Experimental Design
We conduct a discrete choice experiment (DCE) to elicit husbands' preferences on different types of hypothetical job offers to their wives. DCEs are a survey method used to measure the relative importance of different characteristics that respondents weigh against each other when making certain choices (here: accepting wives' employment). DCEs have benefits over other stated preference techniques (e.g., ranking or rating exercises) because they mimic real-world choice scenarios while reducing cognitive complexity for respondents.
The DCE will be constructed as an unlabeled design with two alternatives per choice set. Specifically, we present ten different choice sets, asking respondents to choose between two hypothetical job types (Job A vs. Job B) for their wife and also offering an opt-out option, i.e., refusing both Job A and Job B. In each choice set, job descriptions vary along the following four attributes and levels:
1. Gender composition of the workplace:
- predominantly female
- predominantly male
- mixed
2. Safety of commuting options:
- walking to the workplace
- public transport to the workplace
- long-distance/overnight travel
3. Nature of work
- agriculture
- construction
- office-based (e.g., nurse, teacher, engineer…)
- service- base (e.g., house help, cleaning, sales, factory…)
4. Expected salary
- higher than husband's own income
- equal to husband's own income
- lower than husband's own income
The selection of specific combination of job profiles in the ten choice sets was implemented in the software Ngene. The experimental design that will be used was determined as a D-efficient design based on weak priors for the main effects of the above attributes (without interactions). Statistical efficiency was measured by the D-optimality criterion (D-error), the most widely used metric in this regard. D-optimal or D-efficient designs minimise the determinant of the asymptotic variance-covariance matrix, ensuring minimum variation around the parameter estimates.

• [Saved entries]
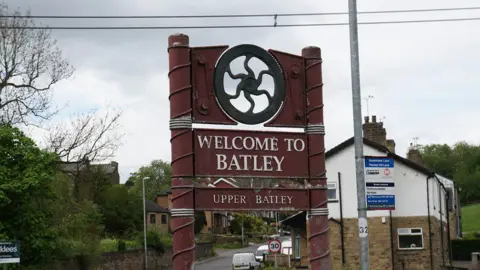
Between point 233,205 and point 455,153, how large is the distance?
136341 millimetres

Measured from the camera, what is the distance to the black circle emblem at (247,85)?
1279 centimetres

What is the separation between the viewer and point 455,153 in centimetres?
14212

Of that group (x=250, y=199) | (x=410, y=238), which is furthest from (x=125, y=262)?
(x=250, y=199)

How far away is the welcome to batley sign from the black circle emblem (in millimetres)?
18

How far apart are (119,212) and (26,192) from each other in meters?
44.8

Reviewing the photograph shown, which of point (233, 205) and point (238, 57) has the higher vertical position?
point (238, 57)

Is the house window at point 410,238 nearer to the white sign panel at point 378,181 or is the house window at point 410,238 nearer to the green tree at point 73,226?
the green tree at point 73,226

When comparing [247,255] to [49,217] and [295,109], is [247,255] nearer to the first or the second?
[49,217]

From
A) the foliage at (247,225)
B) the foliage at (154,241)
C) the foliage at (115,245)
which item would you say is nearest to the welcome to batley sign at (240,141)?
the foliage at (115,245)

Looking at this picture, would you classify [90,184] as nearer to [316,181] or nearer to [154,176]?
[316,181]

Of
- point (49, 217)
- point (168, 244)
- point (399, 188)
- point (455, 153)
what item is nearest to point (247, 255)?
point (168, 244)

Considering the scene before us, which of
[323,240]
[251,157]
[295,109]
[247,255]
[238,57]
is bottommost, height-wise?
[247,255]

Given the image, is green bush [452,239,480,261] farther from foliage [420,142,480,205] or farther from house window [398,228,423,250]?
foliage [420,142,480,205]

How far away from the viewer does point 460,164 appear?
5084 inches
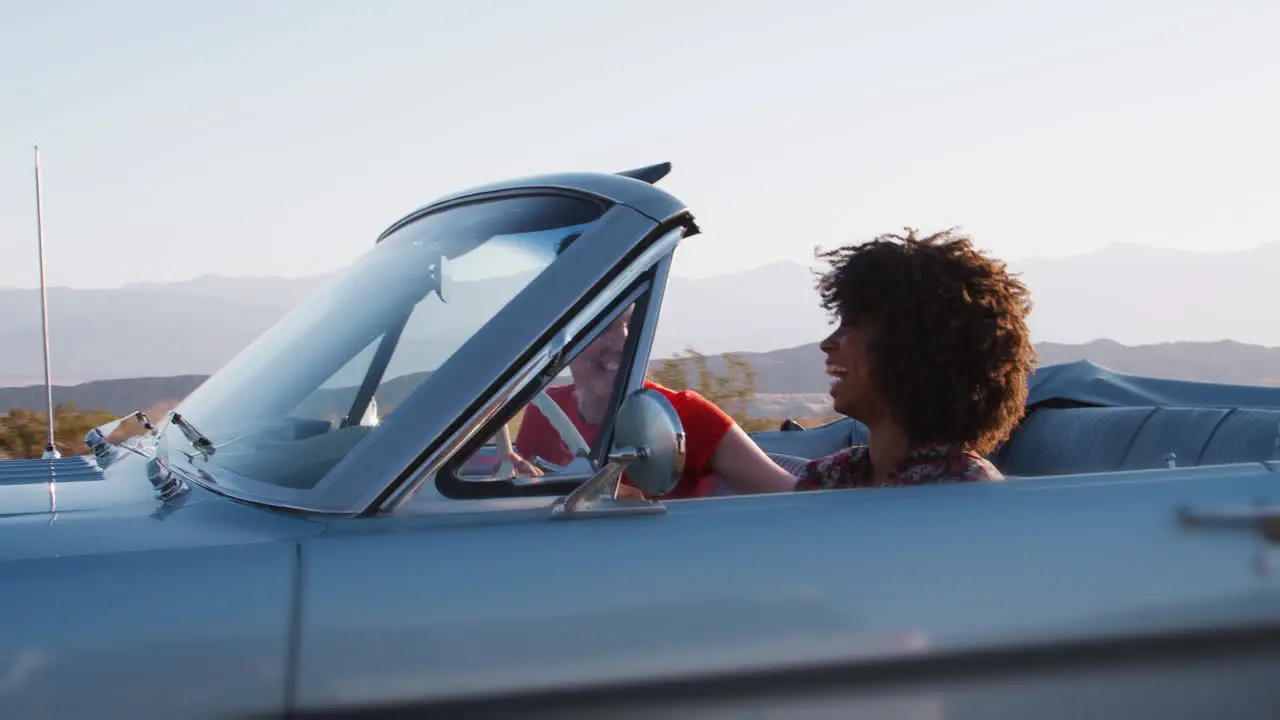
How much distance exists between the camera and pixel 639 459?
1.77 metres

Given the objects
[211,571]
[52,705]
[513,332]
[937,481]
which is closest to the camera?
[52,705]


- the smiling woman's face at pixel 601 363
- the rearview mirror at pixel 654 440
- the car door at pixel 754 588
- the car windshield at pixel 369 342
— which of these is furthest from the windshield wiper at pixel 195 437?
the rearview mirror at pixel 654 440

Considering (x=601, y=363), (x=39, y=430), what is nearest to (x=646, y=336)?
Answer: (x=601, y=363)

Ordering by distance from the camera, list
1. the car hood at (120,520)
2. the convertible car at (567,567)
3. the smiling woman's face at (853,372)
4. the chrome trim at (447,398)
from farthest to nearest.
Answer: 1. the smiling woman's face at (853,372)
2. the chrome trim at (447,398)
3. the car hood at (120,520)
4. the convertible car at (567,567)

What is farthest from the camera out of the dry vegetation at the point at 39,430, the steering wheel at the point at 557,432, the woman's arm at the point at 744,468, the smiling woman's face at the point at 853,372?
the dry vegetation at the point at 39,430

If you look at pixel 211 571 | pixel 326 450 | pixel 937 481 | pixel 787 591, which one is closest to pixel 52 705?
pixel 211 571

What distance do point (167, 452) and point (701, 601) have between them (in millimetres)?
1152

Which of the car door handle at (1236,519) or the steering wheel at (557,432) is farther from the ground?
the steering wheel at (557,432)

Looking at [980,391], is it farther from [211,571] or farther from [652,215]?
[211,571]

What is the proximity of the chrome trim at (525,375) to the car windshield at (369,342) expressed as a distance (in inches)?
4.5

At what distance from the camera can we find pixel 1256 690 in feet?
5.73

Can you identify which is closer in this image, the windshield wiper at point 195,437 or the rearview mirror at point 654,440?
the rearview mirror at point 654,440

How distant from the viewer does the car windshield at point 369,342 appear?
6.44ft

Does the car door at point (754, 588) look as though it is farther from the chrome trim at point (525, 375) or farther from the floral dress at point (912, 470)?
the floral dress at point (912, 470)
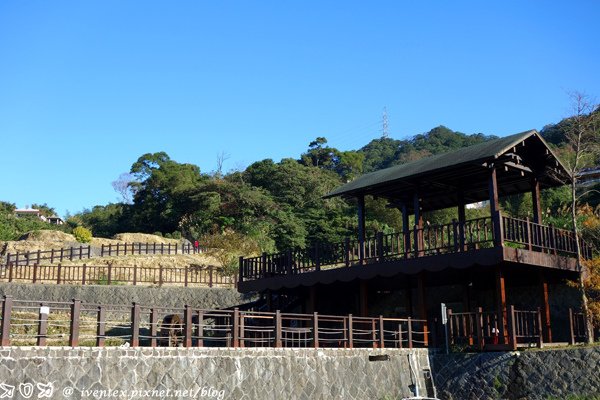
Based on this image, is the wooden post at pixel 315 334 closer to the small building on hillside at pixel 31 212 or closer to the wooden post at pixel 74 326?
the wooden post at pixel 74 326

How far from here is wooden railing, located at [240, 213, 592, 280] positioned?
61.0 ft

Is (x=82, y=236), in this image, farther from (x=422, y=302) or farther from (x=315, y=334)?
(x=315, y=334)

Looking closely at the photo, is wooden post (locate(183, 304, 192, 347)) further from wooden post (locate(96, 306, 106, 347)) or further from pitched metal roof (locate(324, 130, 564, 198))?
pitched metal roof (locate(324, 130, 564, 198))

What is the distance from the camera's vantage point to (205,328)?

• [WHAT YOU HAVE TO DO] Can you resume the experimental design text on husbands' preferences for their wives' job offers, picking up after its last sentence? None of the material is needed here.

• [RESPONSE]
Main analysis:
We will firrst employ a conditional logit model (McFadden et al., 1973) for repeated choices to analyse the attributes’ main effects on respondents’ preferences for different job types. Assuming the random utility component to follow an independently and identically distributed
type 1 extreme-value distribution, the conditional logit allows us to estimate the probability of choosing Job A as a function of its attribute levels and the attribute levels of Job B (and vice versa). In addition to estimating the conditional logit to analyse respondents’ choices, we will consider employing a mixed (random parameter) logit, given that it relaxes the independence of irrelevant alternatives (IIA) assumption and removes limitations with regard to unobserved preference heterogeneity. The influence of the four attributes on respondents’ probability of selecting Job A or Job B will then be interpreted using odds ratios. We will further assess predicted probabilities for job selection on each attribute level. Based on the weak priors employed in the experimental design, we expect the following directions for the respective attributes:
1. Respondents will be more likely to opt for a job with predominantly female colleagues, followed by mixed workspaces, with predominantly male workspaces being the least preferred option.
2. Respondents will prefer travel by foot over travel by public transport over overnight travel.
3. Respondents will reveal a preference for service- and office-based jobs over agricultural jobs. Construction work will be the least preferred option.
4. Respondents will have a higher preference for women earning less than their own income (in view of status threats), followed by equal income levels and then more than their own income.
In addition to the main effects, we will assess whether certain individual-level characteristics predict differences in the importance of each attribute for respondents’ choices. To this end, we will extend the conditional logit model by adding individual-level predictors of a potential
heterogeneity in attribute-based prioritization preferences. This hybrid conditional logit model will allow us to assess systematic heterogeneity in preferences arising from observed socioeconomic and other individual-level characteristics by interacting the latter with a certain
attribute level.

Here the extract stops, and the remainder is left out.